§ Available records
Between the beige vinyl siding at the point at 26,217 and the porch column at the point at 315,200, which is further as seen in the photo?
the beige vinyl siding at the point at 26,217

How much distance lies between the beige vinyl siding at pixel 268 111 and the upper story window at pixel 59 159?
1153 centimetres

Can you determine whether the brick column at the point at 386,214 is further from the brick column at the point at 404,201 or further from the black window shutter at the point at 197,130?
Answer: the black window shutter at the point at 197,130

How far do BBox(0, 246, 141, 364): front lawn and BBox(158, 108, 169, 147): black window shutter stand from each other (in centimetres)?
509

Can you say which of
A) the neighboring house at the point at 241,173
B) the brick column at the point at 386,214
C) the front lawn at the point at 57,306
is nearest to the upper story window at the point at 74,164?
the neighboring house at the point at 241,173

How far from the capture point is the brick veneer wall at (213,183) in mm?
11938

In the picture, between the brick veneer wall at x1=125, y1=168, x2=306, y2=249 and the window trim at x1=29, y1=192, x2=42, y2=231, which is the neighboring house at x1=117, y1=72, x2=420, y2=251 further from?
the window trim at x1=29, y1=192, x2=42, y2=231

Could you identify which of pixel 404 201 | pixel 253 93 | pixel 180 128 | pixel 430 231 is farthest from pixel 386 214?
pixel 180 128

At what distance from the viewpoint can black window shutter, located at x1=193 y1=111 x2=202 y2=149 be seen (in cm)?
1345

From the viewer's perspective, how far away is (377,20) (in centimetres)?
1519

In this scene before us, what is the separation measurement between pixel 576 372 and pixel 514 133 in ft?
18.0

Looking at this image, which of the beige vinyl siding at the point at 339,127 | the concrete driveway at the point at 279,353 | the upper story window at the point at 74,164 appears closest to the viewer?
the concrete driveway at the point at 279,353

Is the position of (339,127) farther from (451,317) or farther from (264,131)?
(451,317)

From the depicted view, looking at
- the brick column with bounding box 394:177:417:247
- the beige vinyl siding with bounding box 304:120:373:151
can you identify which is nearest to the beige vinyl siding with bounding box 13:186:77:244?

§ Brief
Please print all of the entries above again, word for word and line for line.

§ Output of the task
Between the beige vinyl siding at the point at 26,217 and the porch column at the point at 315,200, which is further as seen in the photo?
the beige vinyl siding at the point at 26,217

How much distance lies between the beige vinyl siding at pixel 268 111 and the upper story window at pixel 59 159?
1153 centimetres

Can you determine whether the brick column at the point at 386,214 is further from the brick column at the point at 404,201 or further from the black window shutter at the point at 197,130?
Answer: the black window shutter at the point at 197,130

How far do BBox(0, 246, 141, 364): front lawn and BBox(158, 108, 169, 147): black window shutter stand from each other (in centimetres)?
509

Can you say which of
A) the neighboring house at the point at 241,173
B) the brick column at the point at 386,214
C) the front lawn at the point at 57,306
is nearest to the upper story window at the point at 74,164?
the neighboring house at the point at 241,173

How far from the capture point is the brick veneer wall at (213,183) in mm?
11938

In the picture, between the brick veneer wall at x1=125, y1=168, x2=306, y2=249 and the window trim at x1=29, y1=192, x2=42, y2=231, which is the neighboring house at x1=117, y1=72, x2=420, y2=251 further from?
the window trim at x1=29, y1=192, x2=42, y2=231

Could you identify which of pixel 404 201 | pixel 253 93 | pixel 180 128 | pixel 430 231 is farthest from pixel 386 214?
pixel 180 128

At what distance from the viewpoint can black window shutter, located at x1=193 y1=111 x2=202 y2=149 be seen (in cm)?
1345

From the viewer's perspective, how far away is (377,20) (in centimetres)?
1519

In this scene before us, what is the separation measurement between pixel 576 372 and pixel 514 133 in ft?
18.0

Looking at this image, which of the beige vinyl siding at the point at 339,127 | the concrete driveway at the point at 279,353 | the upper story window at the point at 74,164 appears closest to the viewer?
the concrete driveway at the point at 279,353

Is the position of (339,127) farther from (451,317) or farther from (264,131)?
(451,317)

From the depicted view, looking at
- the brick column with bounding box 394:177:417:247
- the beige vinyl siding with bounding box 304:120:373:151
can you identify which is nearest to the beige vinyl siding with bounding box 13:186:77:244?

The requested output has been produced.